Locate the line containing "What object from" in the material below; repeat it and every line after it, exactly as written.

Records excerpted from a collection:
+++

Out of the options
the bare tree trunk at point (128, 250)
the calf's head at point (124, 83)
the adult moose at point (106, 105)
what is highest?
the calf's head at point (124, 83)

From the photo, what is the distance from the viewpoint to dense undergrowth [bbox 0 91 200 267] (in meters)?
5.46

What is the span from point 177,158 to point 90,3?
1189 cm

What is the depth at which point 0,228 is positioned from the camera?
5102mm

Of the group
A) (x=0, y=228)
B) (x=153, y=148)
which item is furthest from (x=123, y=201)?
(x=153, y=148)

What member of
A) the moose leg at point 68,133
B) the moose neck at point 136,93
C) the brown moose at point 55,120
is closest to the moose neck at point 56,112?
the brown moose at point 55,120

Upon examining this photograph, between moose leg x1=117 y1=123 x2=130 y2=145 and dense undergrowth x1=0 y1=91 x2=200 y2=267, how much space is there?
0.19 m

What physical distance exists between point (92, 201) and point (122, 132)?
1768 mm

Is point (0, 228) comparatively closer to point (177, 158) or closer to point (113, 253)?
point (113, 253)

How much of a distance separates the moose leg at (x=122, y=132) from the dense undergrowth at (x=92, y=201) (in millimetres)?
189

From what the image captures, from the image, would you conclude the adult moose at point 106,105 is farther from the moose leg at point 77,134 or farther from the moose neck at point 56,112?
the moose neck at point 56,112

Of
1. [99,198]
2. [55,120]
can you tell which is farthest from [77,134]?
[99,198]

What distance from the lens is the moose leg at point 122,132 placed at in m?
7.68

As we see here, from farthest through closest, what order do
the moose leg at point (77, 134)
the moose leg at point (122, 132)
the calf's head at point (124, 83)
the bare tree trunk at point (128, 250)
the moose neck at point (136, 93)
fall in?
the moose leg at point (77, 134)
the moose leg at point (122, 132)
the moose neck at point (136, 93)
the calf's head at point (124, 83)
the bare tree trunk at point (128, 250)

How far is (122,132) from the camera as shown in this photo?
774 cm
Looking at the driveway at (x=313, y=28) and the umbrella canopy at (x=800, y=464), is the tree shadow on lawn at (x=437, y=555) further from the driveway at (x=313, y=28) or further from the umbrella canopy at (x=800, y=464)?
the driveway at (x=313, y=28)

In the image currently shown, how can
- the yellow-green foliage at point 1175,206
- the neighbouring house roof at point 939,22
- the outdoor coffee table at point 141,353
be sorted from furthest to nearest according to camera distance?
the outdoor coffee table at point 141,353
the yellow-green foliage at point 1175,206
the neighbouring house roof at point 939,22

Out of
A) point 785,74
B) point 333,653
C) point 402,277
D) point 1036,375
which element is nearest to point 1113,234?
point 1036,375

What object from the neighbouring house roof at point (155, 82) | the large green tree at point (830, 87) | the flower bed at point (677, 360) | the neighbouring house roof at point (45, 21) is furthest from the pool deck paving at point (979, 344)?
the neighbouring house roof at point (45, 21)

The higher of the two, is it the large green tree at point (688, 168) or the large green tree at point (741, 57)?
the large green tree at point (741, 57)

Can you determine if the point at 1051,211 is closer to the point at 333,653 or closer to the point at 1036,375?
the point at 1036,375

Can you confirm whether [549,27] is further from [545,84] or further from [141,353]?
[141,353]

+++

Solution to this exercise:
What object from the neighbouring house roof at point (155, 82) | the large green tree at point (830, 87) | the flower bed at point (677, 360) | the neighbouring house roof at point (45, 21) is furthest from the pool deck paving at point (979, 344)?
the neighbouring house roof at point (45, 21)

The higher of the two, is it the large green tree at point (688, 168) or the large green tree at point (741, 57)?
the large green tree at point (741, 57)

Can you determine if the point at 1051,211 is closer to the point at 333,653 or closer to the point at 1036,375?
the point at 1036,375

Can you confirm whether [549,27] is further from [545,84] or further from [141,353]?
[141,353]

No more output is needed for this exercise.